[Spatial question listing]
** BEGIN **

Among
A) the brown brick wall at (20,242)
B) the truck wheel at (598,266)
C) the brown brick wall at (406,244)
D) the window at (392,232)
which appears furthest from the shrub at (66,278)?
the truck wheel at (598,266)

** END **

* The task
Please rewrite the listing with "brown brick wall" changed to "red brick wall" and everything else left as it is.

* Output below
Among
A) the red brick wall at (20,242)
B) the truck wheel at (598,266)
C) the red brick wall at (406,244)
D) the window at (392,232)
which appears furthest from the shrub at (66,278)?
the truck wheel at (598,266)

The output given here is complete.